You can define new units which will be used when generating
string representations of quantities simply by doing an
arithmetical operation with only units, for example::
Nm = newton * metre
Note that operations with units are slower than operations with
:class:`Quantity` objects, so for efficiency if you do not need the
extra information that a :class:`Unit` object carries around, write
``1*second`` in preference to ``second``.
'''
# original documentation
"""A physical unit
Basically, a unit is just a quantity with given dimensions, e.g.
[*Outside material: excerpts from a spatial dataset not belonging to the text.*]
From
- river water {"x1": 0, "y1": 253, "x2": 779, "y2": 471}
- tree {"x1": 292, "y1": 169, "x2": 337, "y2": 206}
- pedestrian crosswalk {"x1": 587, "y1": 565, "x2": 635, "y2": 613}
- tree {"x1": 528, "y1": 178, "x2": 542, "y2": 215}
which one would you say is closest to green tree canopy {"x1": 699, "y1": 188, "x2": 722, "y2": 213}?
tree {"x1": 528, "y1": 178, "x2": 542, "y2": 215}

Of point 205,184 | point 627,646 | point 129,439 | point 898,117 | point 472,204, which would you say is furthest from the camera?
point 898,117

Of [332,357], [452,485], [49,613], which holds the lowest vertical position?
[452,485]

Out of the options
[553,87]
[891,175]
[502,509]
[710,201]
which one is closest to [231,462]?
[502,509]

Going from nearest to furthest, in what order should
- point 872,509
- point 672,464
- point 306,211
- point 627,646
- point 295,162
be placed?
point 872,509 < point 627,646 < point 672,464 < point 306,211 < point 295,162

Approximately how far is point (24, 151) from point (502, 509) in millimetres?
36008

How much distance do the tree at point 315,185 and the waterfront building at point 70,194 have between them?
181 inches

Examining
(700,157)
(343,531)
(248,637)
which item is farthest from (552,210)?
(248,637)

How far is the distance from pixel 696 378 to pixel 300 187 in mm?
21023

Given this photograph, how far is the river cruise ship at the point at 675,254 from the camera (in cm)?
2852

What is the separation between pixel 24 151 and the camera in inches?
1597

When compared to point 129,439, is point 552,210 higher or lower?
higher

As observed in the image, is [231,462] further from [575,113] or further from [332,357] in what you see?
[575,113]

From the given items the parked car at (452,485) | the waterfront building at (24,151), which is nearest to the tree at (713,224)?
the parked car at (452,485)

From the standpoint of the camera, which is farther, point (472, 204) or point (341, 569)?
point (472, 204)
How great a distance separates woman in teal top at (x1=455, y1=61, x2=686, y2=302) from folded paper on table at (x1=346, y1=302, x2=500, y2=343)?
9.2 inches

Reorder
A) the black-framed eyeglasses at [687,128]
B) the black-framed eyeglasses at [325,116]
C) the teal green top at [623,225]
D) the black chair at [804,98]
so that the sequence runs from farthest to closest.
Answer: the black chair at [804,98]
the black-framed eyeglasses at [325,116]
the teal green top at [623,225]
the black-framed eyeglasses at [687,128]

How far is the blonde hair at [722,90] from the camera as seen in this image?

mvolt = 0.001 with the dimensions of voltage. The units module
defines a large number of standard units, and you can also define
your own (see below).
The unit class also keeps track of various things that were used
to define it so as to generate a nice string representation of it.
See Representation below.
Typical usage:
x = 3 * mvolt # returns a quantity
print x.in_unit(uvolt) # returns 3000 uV
Standard units:
The units class has the following fundamental units:
metre, kilogram, second, amp, kelvin, mole, candle
And these additional basic units:
radian, steradian, hertz, newton, pascal, joule, watt,
coulomb, volt, farad, ohm, siemens, weber, tesla, henry,
celsius, lumen, lux, becquerel, gray, sievert, katal
And additionally, it includes all scaled versions of these
units using the following prefixes
Factor Name Prefix
----- ---- ------
10^24 yotta Y
10^21 zetta Z
10^18 exa E
10^15 peta P
10^12 tera T
10^9 giga G
10^6 mega M
10^3 kilo k
10^2 hecto h
10^1 deka da
1
10^-1 deci d
10^-2 centi c
10^-3 milli m
10^-6 micro u (\mu in SI)
10^-9 nano n
10^-12 pico p
10^-15 femto f
10^-18 atto a
10^-21 zepto z
10^-24 yocto y
So for example nohm, ytesla, etc. are all defined.
Defining your own:
It can be useful to define your own units for printing
purposes. So for example, to define the newton metre, you
write:
Nm = newton * metre
Writing:
print (1*Nm).in_unit(Nm)
will return "1 Nm" because the Unit class generates a new
display name of "Nm" from the display names "N" and "m" for
newtons and metres automatically (see Representation below).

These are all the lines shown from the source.